Reproduce the data between the lines holding "Chelsea News and" and "Hardcore Leveling Warrior", inclusive, and leave the pictures out of your answer.

RECORD EXTRACTS:
++++
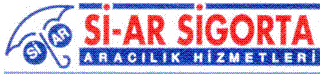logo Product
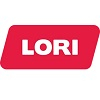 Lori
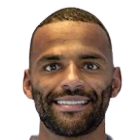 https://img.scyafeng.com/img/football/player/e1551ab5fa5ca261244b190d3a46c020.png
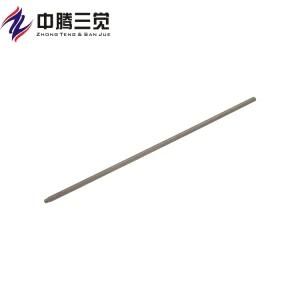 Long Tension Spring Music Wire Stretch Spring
++++
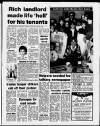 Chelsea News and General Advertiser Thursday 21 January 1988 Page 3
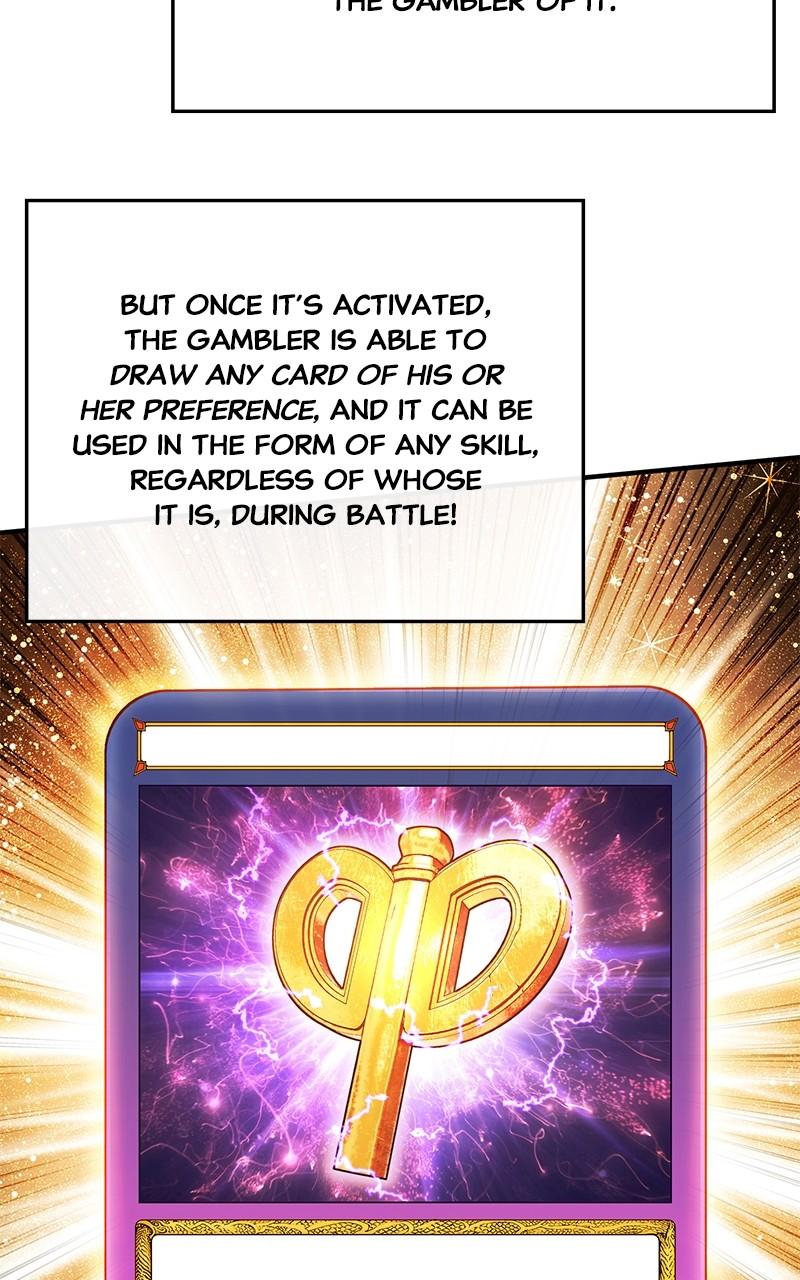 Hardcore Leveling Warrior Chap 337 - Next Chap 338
++++
OUTPUT BELOW:
 Chelsea News and General Advertiser Thursday 21 January 1988 Page 3
 Hardcore Leveling Warrior Chap 337 - Next Chap 338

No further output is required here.